WORK TO BE COMPLETED:
Transcribe word for word the lines below from the line with "scientific name: Corvus brachyrhynchos" through the line with "A: American crow (Corvus brachyrhynchos).", ends included.

INPUT:
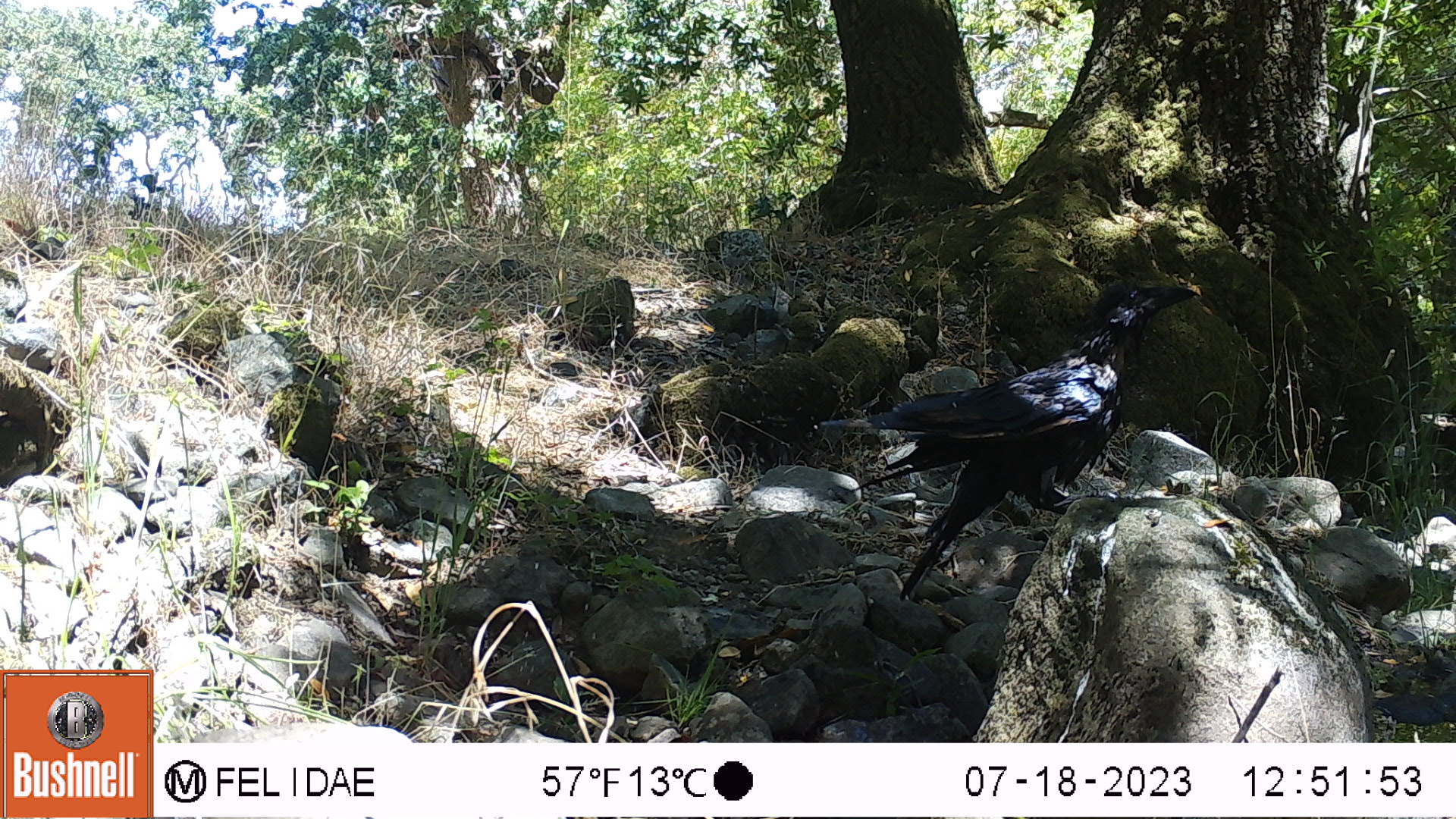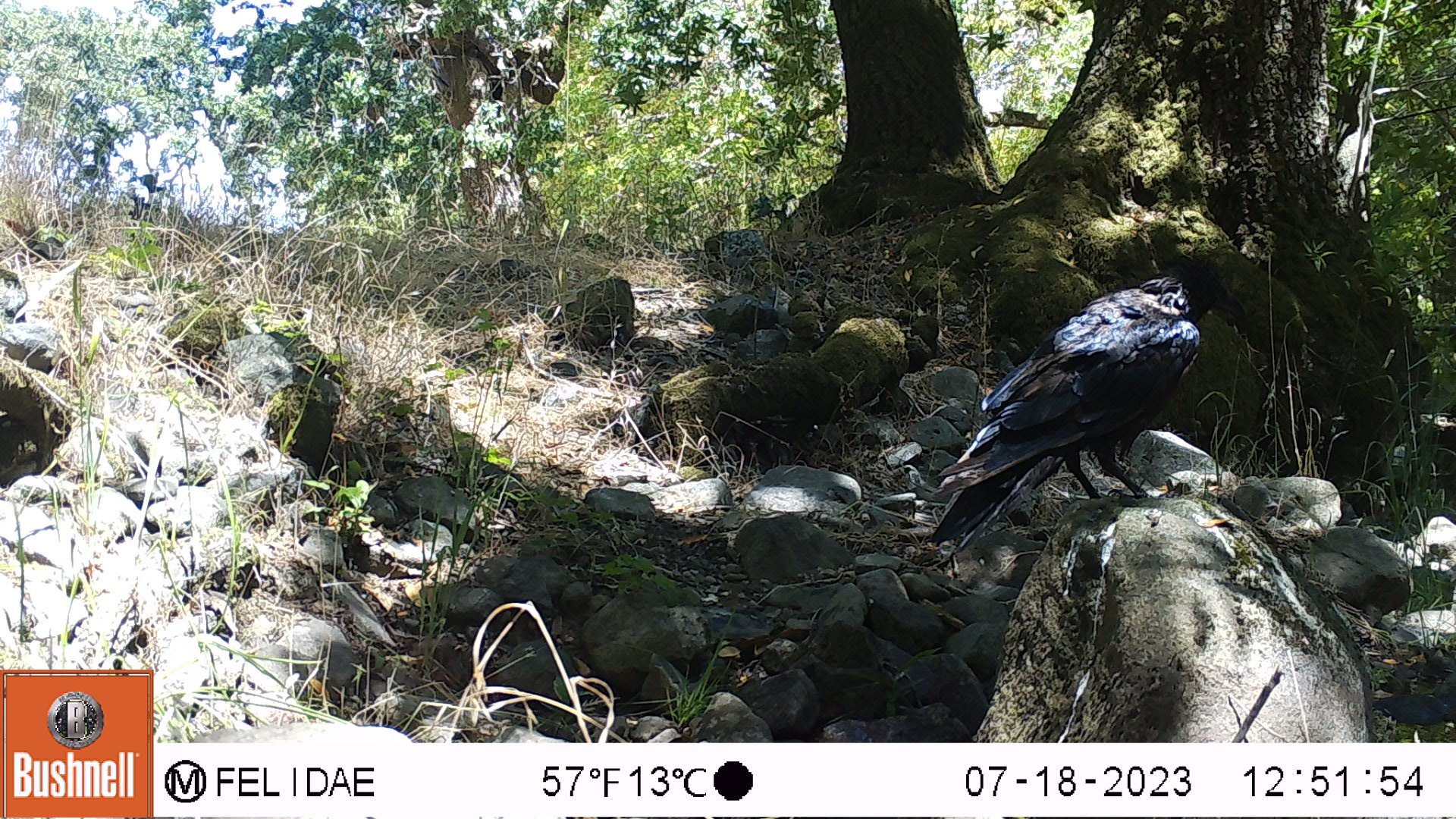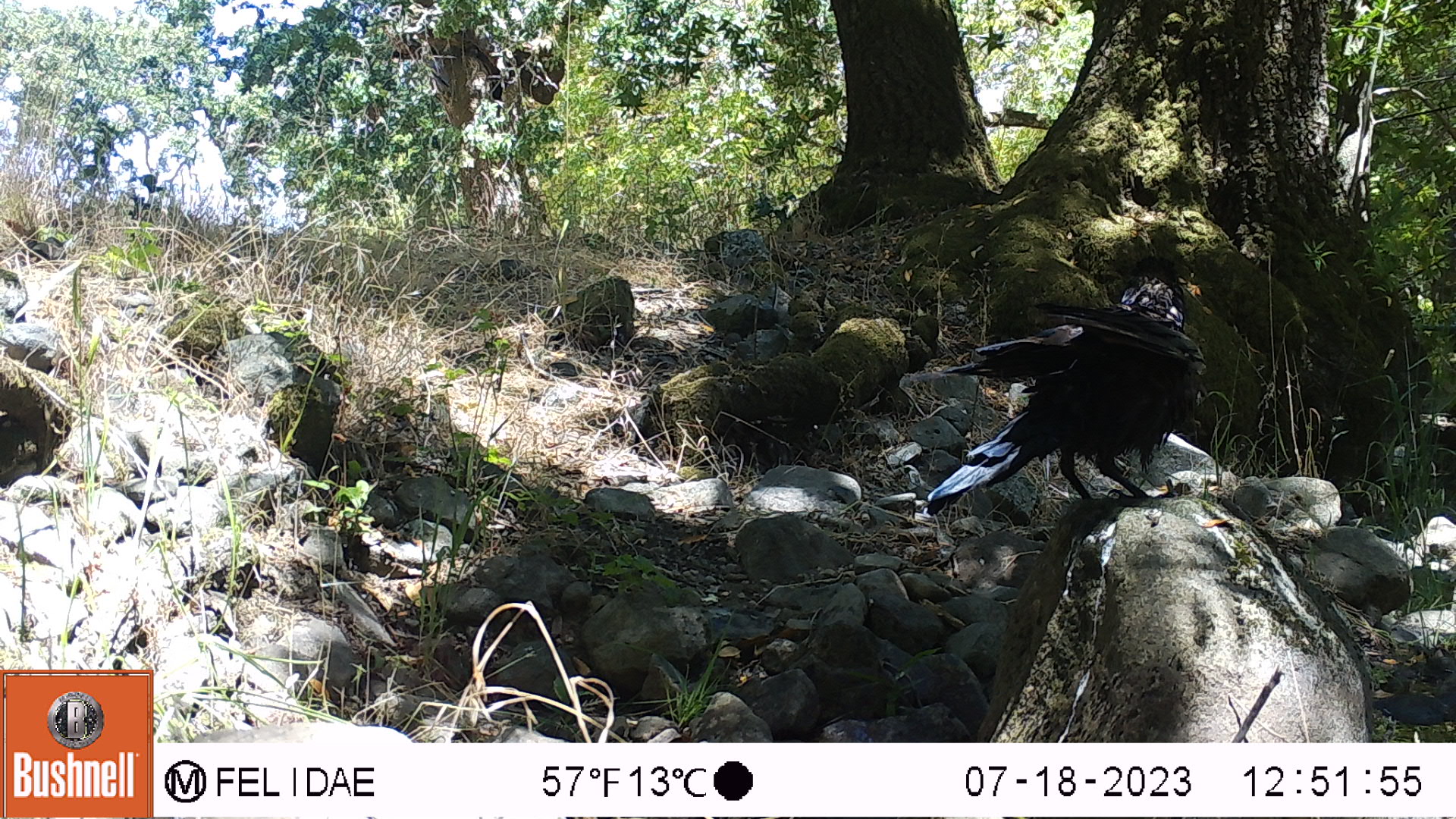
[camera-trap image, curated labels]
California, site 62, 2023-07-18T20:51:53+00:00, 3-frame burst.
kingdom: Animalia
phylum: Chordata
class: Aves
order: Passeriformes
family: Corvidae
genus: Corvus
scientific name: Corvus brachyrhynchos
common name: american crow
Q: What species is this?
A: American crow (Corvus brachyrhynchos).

...

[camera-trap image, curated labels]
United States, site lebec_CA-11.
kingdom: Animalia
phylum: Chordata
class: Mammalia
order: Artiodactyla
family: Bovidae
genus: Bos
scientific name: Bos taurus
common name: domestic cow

YOUR SOLUTION:
scientific name: Corvus brachyrhynchos
common name: american crow
Q: What species is this?
A: American crow (Corvus brachyrhynchos).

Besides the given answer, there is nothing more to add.